Davacı vasisi, mirasbırakan eşi…’ün maliki olduğu 36879 ada 1 parsel sayılı taşınmazını mirasçıdan mal kaçırma amaçlı ve muvazaalı olarak yeğeni olan davalı …’ya satış suretiyle temlik ettiğini ileri sürerek miras payı oranındaki tapu kaydının iptali ile adına tescilini olmadığı takdirde tenkise karar verilmesini istemiş, yargılama aşamasında ölümü ile bir kısım mirasçıları davaya dahil edilmiştir.
Davalı, satışın gerçek olduğunu, ayrıca mirasbırakanın ölümüne kadar ihtiyacı olan tüm bakım ve desteğin kendisi tarafından sağlandığını, temlikte minnet duygusunun da etkisi olduğunu, tenkis yönünden hak düşürücü sürenin geçtiğini belirterek davanın reddini savunmuştur.
Mahkemece, yargılama aşamasında ölen davacı … mirasçıları …, …, …, …, … ….(…), …(…), …, … yönünden işlemden kaldırılan dosyanın 3 aylık yasal süre içerisinde yenilenmediği gerekçesiyle davanın açılmamış sayılmasına, davayı takip eden diğer mirasçılar… ….. ve … yönünden ise muvazaa olgusunun sabit olduğu gerekçesiyle tapu kaydının miras payları oranında iptali ile adlarına tesciline karar verilmiştir.
Dosya içeriğinden ve toplanan delillerden, 1934 doğumlu….ün 03.08.2007 tarihinde evli ve çocuksuz ölümü ile geride mirasçı olarak kocası olan davacı … ile kendisinden önce ölen kardeşi …’un dava dışı çocukları …., kendisinden önce ölen kardeşi …’in dava dışı çocukları …. ve kendisinden ölen yeğeni ….’ın dava dışı çocukları.ve …’in kaldığı, miras bırakanın çekişme konusu 36879 ada 1 parselde kayıtlı 11 nolu bağımsız bölümünü 02.05.2007 tarih ve …. yevmiye nolu senetle yeğeni olan davalı …’ya satış suretiyle temlik ettiği, davacı …’ün yargılama aşamasında 28.08.2012 tarihinde ölümü ile geride mirasçı olarak vasisi olan kardeşi …., kendisinden önce ölen kardeşi….’ın çocukları…., kendisinden önce ölen yeğeni….’ün çocukları…. ve kendisinden önce ölen yeğen, …’nin çocukları … ve…’i bıraktığı, mirasçılardan …. ve ….’in davayı takip ettiği, diğer mirasçıların ise davayı takip etmedikleri anlaşılmaktadır.
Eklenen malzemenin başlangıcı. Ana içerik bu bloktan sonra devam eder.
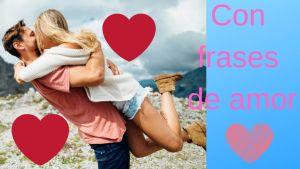 Con frases de amor - Frases bonitas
Bilindiği üzere; uygulamada ve öğretide “muris muvazaası” olarak tanımlanan muvazaa, niteliği itibariyle nisbi (mevsuf-vasıflı) muvazaa türüdür. Söz konusu muvazaada miras bırakan gerçekten sözleşme yapmak ve tapulu taşınmazını devretmek istemektedir. Ancak mirasçısını miras hakkından yoksun bırakmak için esas amacını gizleyerek, gerçekte bağışlamak istediği tapulu taşınmazını, tapuda yaptığı resmi sözleşmede iradesini satış veya ölünceye kadar bakma sözleşmesi doğrultusunda açıklamak suretiyle devretmektedir.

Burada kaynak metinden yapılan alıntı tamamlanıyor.